O terrorista australiano Brenton Tarrant martirizou 50 muçulmanos e deixou dezenas de feridos, num ataque contra duas mesquitas durante a oração de sexta-feira a 15 de março, na Nova Zelândia. Apesar de não terem sido publicadas no Ocidente as imagens das mortes e do rasto de sangue após o ataque terrorista, essas imagens foram transmitidas em direto nas redes sociais. As redes virtuais e as televisões transmitiram repetidamente o ataque e a barbaridade com que se deparam os muçulmanos.

 

Um criminoso vulgar ou um terrorista?

Esta pergunta é tão justificada como dolorosa, face a este tipo de ataque. Mas quase nenhum meio de comunicação ou político ocidental classificou o ataque mais sangrento da história da Nova Zelândia, como sendo um “ataque terrorista”. Podemos descrever o terrorismo como sendo um “método de alcançar um objetivo político através da pressão, ameaça ou intimidação, usando força ou violência”.

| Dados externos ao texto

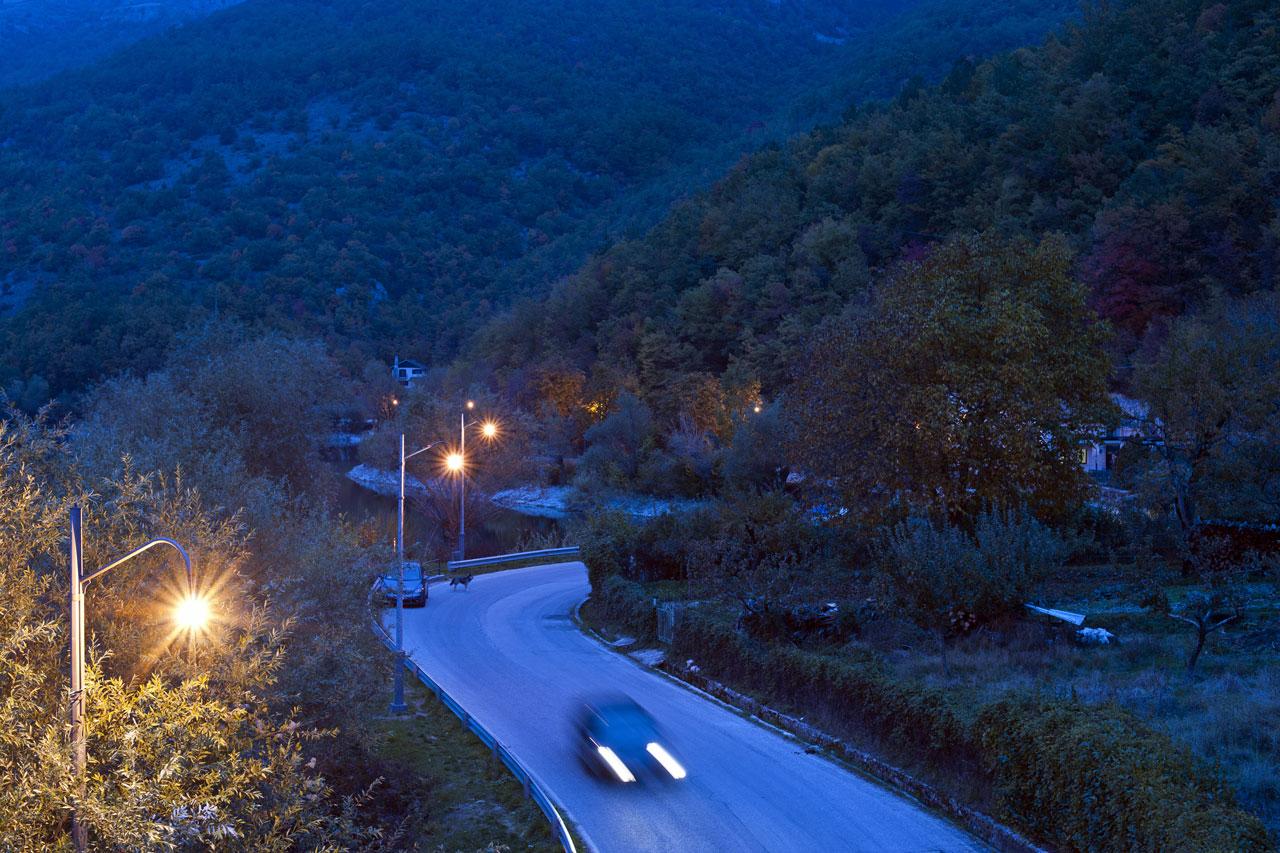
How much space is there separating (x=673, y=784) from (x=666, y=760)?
2.52 feet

Tarrant não se limitou a massacrar pessoas em direto, planeou-o durante anos e escreveu um manifesto de 74 páginas sobre a necessidade de matar todos os que não sejam de raça branca no Ocidente. Se Tarrant não é um terrorista e o seu ato não for considerado um ato terrorista, mais ninguém pode ser terrorista.

O facto de Tarrant saber todos os nomes, locais e acontecimentos relacionados com islamofobia e contra os turcos ao longo da história, e de ter escrito esses nomes nas suas armas, é outra prova de que não realizou sozinho este ataque e que o cometeu com apoio científico.

 

As democracias e as liberdades no Ocidente estão mais vulneráveis

O fascismo e o neonazismo aumentam cada vez mais na Europa devido à recessão económica. Em comparação com outros países democráticos, os partidos racistas estão no poder sobretudo na Europa. O aumento da importância destes partidos políticos, faz com que se calem as vozes pluralistas e liberais nos países ocidentais. No ponto atual, aumentam as ameaças contra os estilos de vida diferentes no Ocidente, e há cada vez menos líderes capazes de ver como esta ameaça os ataca, como aconteceu antes da II Guerra Mundial.

As partes com senso comum de todas as religiões, idiomas e raças no Ocidente, expressaram a sua reação contra o massacre de 50 muçulmanos. As reações de solidariedade destes círculos para com os muçulmanos, são muito valiosas tendo em conta o ambiente de pessão nos seus países. Apesar dos políticos ocidentais se terem mantido calados, os esforços da primeira ministra da Nova Zelândia, Jacinda Ardern, são muito importantes para mostrar que ainda há líderes humanos no Ocidente. Neste contexto de desespero e em que os muçulmanos se sentem impotentes e abandonados no seu país, é muito valioso que Ardern tenha visitado a comunidade muçulmana com véu islâmico. E as suas declarações são também uma resposta contra os terroristas racistas brancos: “Eles que não nasceram aqui são nós, por terem escolhido viver aqui. A pessoa que executou este ataque contra nós, não faz parte de nós”.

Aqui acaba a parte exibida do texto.